Instructions for the task
Rewrite everything in the listing below, from the line containing "Considering how far" down to the end of the listing, as a JSON list of strings with one string per line and blank lines omitted.

□ □ □ □ □ □ □

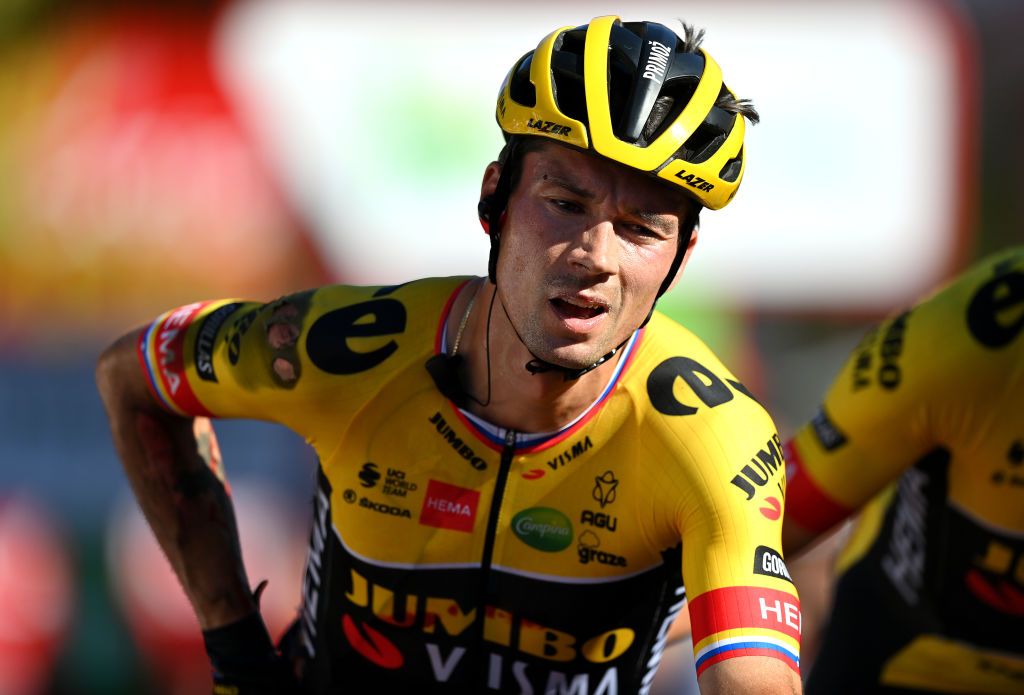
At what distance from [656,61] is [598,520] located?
1.20 m

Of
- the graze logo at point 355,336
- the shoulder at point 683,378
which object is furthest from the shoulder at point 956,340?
the graze logo at point 355,336

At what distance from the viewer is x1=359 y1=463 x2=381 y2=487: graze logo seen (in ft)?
12.6

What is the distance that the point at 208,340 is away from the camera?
4086mm

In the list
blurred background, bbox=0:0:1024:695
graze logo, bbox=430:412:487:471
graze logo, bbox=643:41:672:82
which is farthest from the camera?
blurred background, bbox=0:0:1024:695

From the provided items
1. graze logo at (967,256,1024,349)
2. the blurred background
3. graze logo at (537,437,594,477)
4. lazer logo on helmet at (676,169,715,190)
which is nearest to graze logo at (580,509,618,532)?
graze logo at (537,437,594,477)

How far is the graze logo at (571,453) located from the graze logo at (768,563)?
1.90 feet

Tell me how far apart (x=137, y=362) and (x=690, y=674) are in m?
4.68

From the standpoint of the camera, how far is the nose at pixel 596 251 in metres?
3.42

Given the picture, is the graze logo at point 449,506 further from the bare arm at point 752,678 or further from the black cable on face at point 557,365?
the bare arm at point 752,678

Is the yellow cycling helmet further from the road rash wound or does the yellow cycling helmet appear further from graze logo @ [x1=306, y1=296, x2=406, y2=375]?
the road rash wound

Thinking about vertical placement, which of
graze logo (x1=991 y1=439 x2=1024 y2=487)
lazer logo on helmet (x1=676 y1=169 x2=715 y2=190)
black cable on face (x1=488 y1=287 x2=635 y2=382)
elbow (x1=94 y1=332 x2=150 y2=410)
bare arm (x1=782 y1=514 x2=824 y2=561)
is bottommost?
bare arm (x1=782 y1=514 x2=824 y2=561)

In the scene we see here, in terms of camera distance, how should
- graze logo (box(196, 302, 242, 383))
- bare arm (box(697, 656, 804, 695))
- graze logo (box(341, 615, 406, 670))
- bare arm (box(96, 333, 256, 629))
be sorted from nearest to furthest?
bare arm (box(697, 656, 804, 695)) < graze logo (box(341, 615, 406, 670)) < graze logo (box(196, 302, 242, 383)) < bare arm (box(96, 333, 256, 629))

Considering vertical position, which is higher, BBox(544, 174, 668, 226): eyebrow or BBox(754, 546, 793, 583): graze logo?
BBox(544, 174, 668, 226): eyebrow

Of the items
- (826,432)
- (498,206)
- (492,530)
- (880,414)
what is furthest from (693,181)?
(826,432)
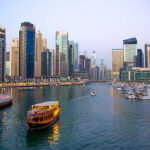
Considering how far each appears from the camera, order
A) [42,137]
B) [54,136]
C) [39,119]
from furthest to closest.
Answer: [39,119] → [54,136] → [42,137]

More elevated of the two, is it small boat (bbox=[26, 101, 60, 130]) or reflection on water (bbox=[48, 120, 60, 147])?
small boat (bbox=[26, 101, 60, 130])

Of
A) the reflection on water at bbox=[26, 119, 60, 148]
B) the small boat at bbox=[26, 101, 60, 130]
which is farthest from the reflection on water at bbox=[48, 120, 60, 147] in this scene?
the small boat at bbox=[26, 101, 60, 130]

□ □ □ □ □ □ □

Exercise response
[
  "Considering how far each appears from the camera, order",
  "A) [42,137]",
  "B) [54,136]",
  "C) [39,119]",
  "from furthest to closest.",
  "Answer: [39,119] → [54,136] → [42,137]",
  "More elevated of the two, is it small boat (bbox=[26, 101, 60, 130]) or reflection on water (bbox=[48, 120, 60, 147])?",
  "small boat (bbox=[26, 101, 60, 130])",
  "Of",
  "A) the reflection on water at bbox=[26, 119, 60, 148]",
  "B) the small boat at bbox=[26, 101, 60, 130]",
  "which is farthest from the reflection on water at bbox=[48, 120, 60, 147] in this scene?",
  "the small boat at bbox=[26, 101, 60, 130]"
]